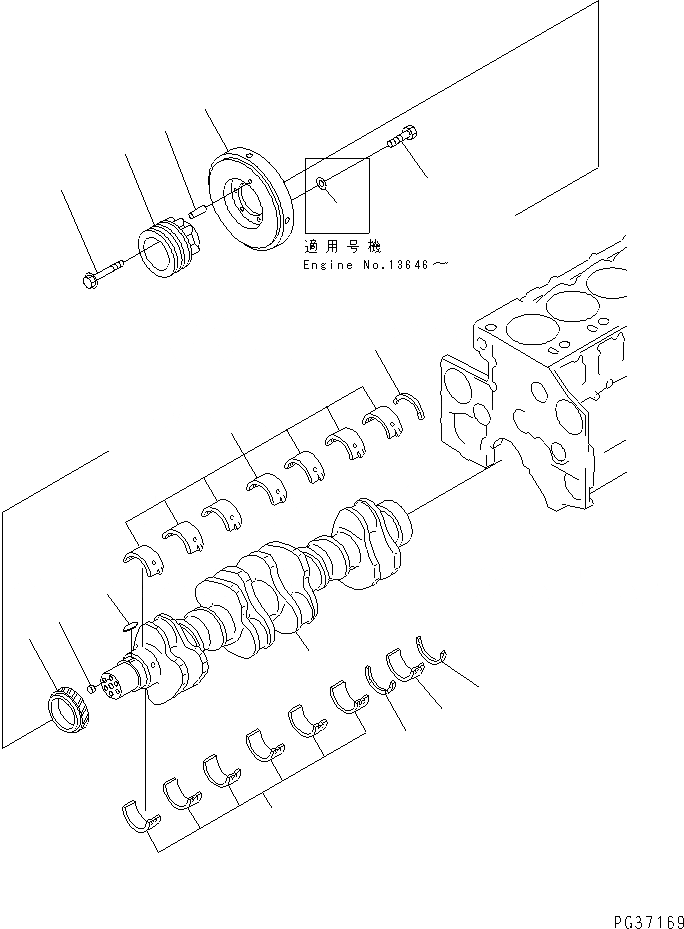 適用号機
Engine No.13646～

PG37169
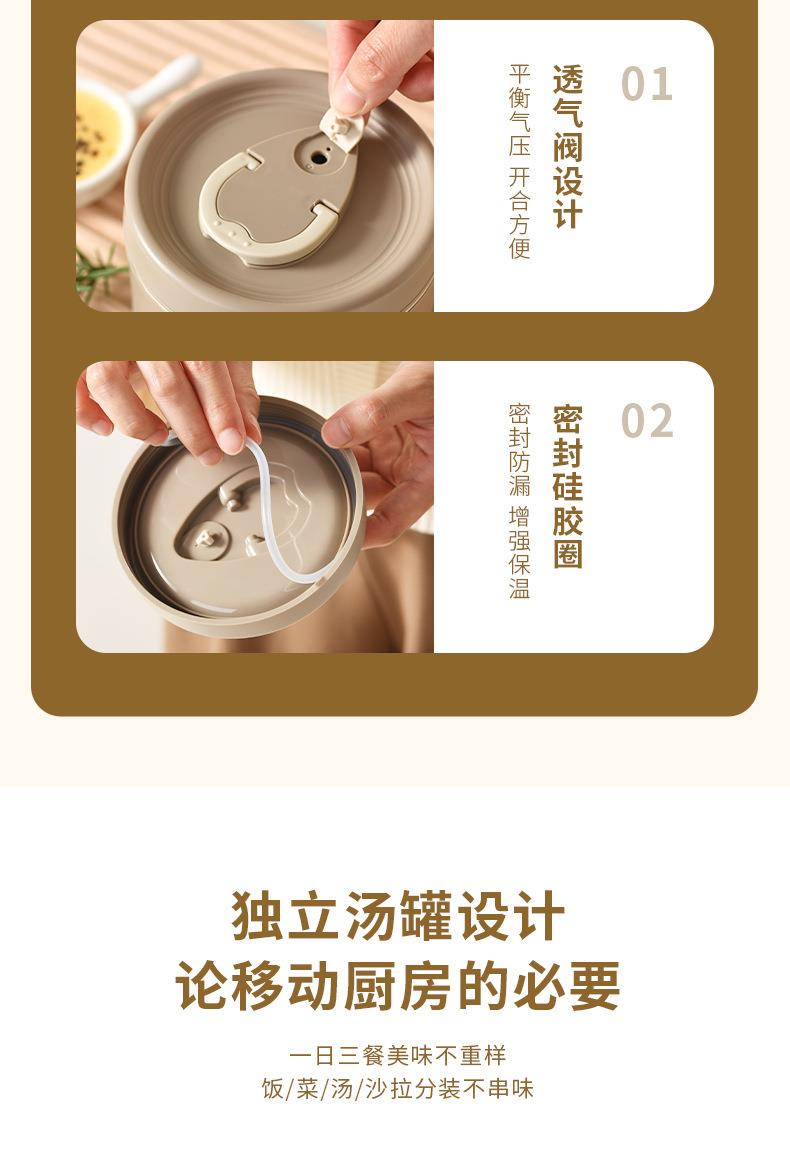 01

透气阀设计

平衡气压 开合方便

02

密封硅胶圈

密封防漏 增强保温

独立汤罐设计
论移动厨房的必要

一日三餐美味不重样
饭/菜/汤/沙拉分装不串味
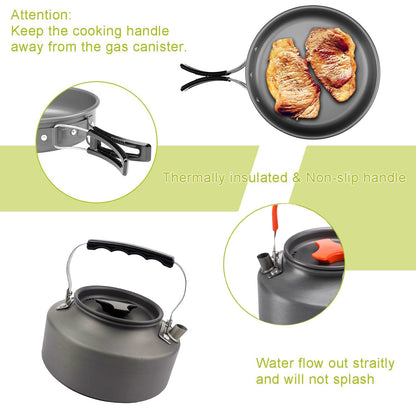 Attention:
Keep the cooking handle away from the gas canister.

Thermally insulated & Non-slip handle

Water flow out straitly and will not splash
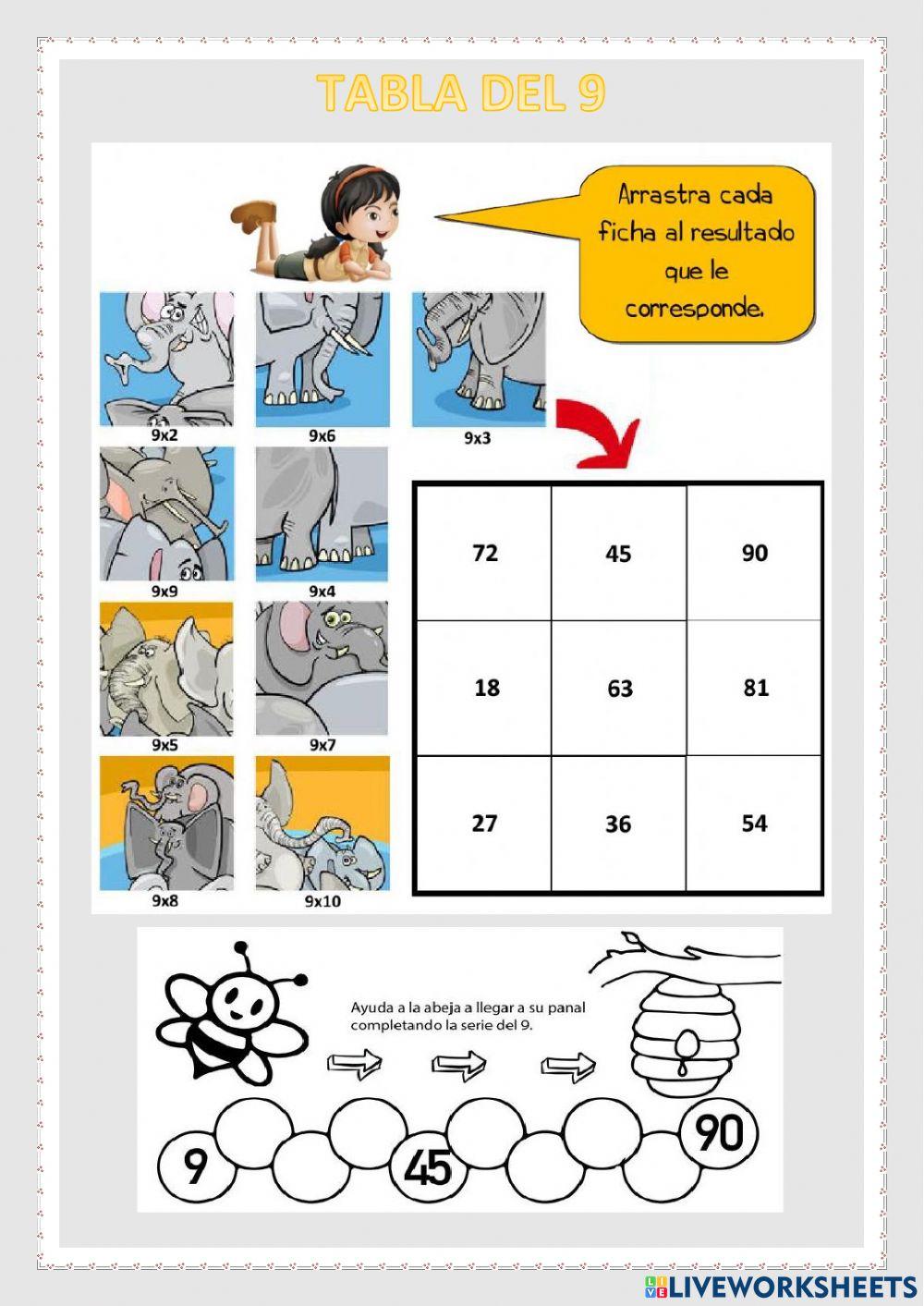 TABLA DEL 9

Arrastra cada ficha al resultado que le corresponde.

9x2
9x6
9x3
9x9
9x4
9x5
9x7
9x8
9x10

| 72 | 45 | 90 |
|---|---|---|
| 18 | 63 | 81 |
| 27 | 36 | 54 |

Ayuda a la abeja a llegar a su panal completando la serie del 9.

9
45
90

LIVEWORKSHEETS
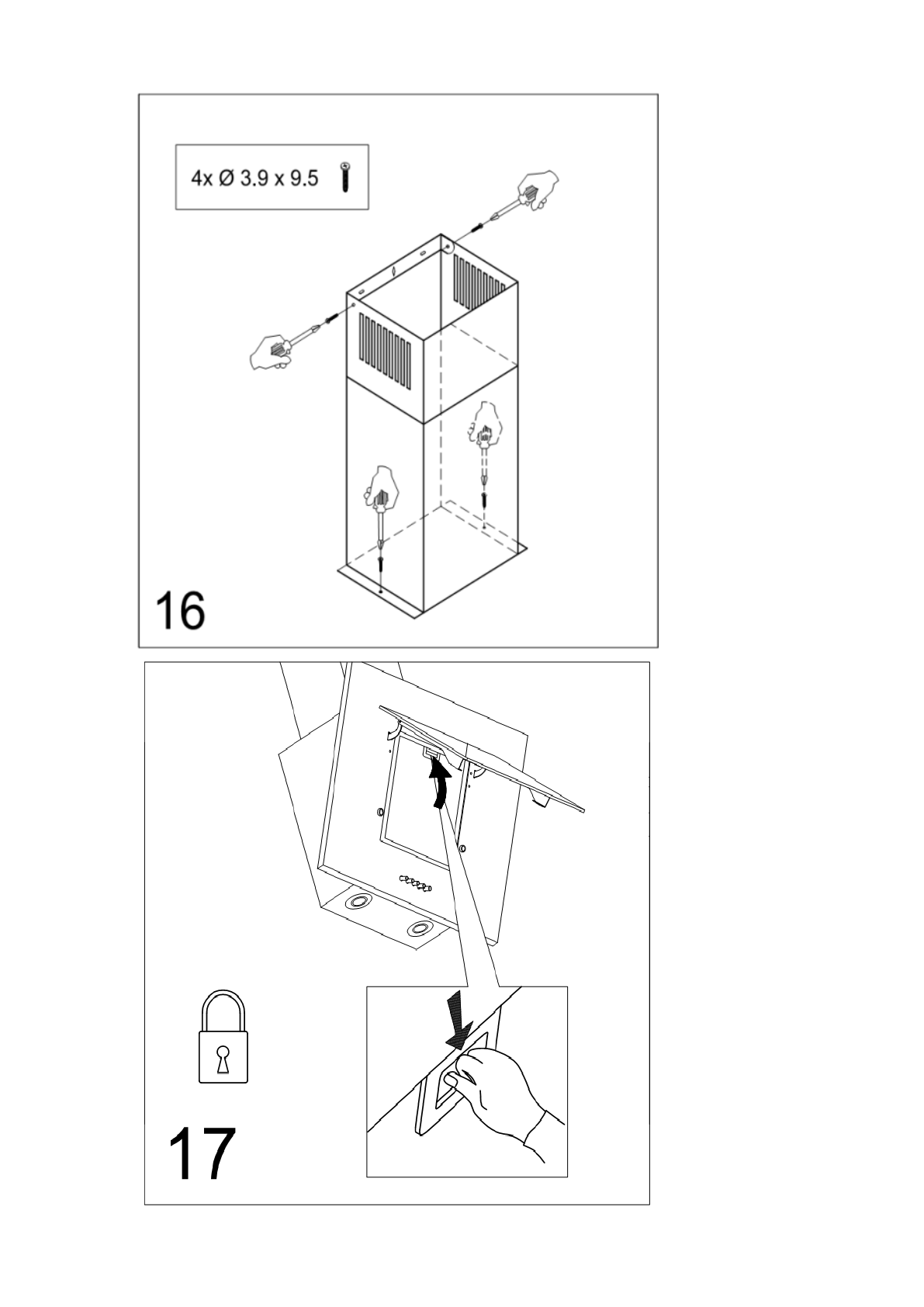 4x Ø 3.9 x 9.5

16

17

__What to do__: Return the entries above exactly as they appear. Pictures should not be copied.

__Answer box__:
 適用号機
Engine No.13646～

PG37169
 01

透气阀设计

平衡气压 开合方便

02

密封硅胶圈

密封防漏 增强保温

独立汤罐设计
论移动厨房的必要

一日三餐美味不重样
饭/菜/汤/沙拉分装不串味
 Attention:
Keep the cooking handle away from the gas canister.

Thermally insulated & Non-slip handle

Water flow out straitly and will not splash
 TABLA DEL 9

Arrastra cada ficha al resultado que le corresponde.

9x2
9x6
9x3
9x9
9x4
9x5
9x7
9x8
9x10

| 72 | 45 | 90 |
|---|---|---|
| 18 | 63 | 81 |
| 27 | 36 | 54 |

Ayuda a la abeja a llegar a su panal completando la serie del 9.

9
45
90

LIVEWORKSHEETS
 4x Ø 3.9 x 9.5

16

17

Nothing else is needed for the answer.